• [Data to process]
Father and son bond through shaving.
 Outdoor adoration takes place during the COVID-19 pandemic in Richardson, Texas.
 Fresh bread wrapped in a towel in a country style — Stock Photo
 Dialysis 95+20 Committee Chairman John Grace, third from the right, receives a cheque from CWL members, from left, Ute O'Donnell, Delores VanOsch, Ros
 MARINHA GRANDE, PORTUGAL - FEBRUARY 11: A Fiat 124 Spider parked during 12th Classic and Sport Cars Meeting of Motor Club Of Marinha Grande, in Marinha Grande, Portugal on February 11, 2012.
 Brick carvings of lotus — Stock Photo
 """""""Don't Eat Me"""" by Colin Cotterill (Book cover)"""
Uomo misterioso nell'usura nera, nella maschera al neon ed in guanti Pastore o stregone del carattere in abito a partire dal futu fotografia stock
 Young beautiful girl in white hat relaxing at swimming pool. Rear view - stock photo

• [To do] The whole listing above should be copied out exactly, line by line.

• [Finished task]
Father and son bond through shaving.
 Outdoor adoration takes place during the COVID-19 pandemic in Richardson, Texas.
 Fresh bread wrapped in a towel in a country style — Stock Photo
 Dialysis 95+20 Committee Chairman John Grace, third from the right, receives a cheque from CWL members, from left, Ute O'Donnell, Delores VanOsch, Ros
 MARINHA GRANDE, PORTUGAL - FEBRUARY 11: A Fiat 124 Spider parked during 12th Classic and Sport Cars Meeting of Motor Club Of Marinha Grande, in Marinha Grande, Portugal on February 11, 2012.
 Brick carvings of lotus — Stock Photo
 """""""Don't Eat Me"""" by Colin Cotterill (Book cover)"""
Uomo misterioso nell'usura nera, nella maschera al neon ed in guanti Pastore o stregone del carattere in abito a partire dal futu fotografia stock
 Young beautiful girl in white hat relaxing at swimming pool. Rear view - stock photo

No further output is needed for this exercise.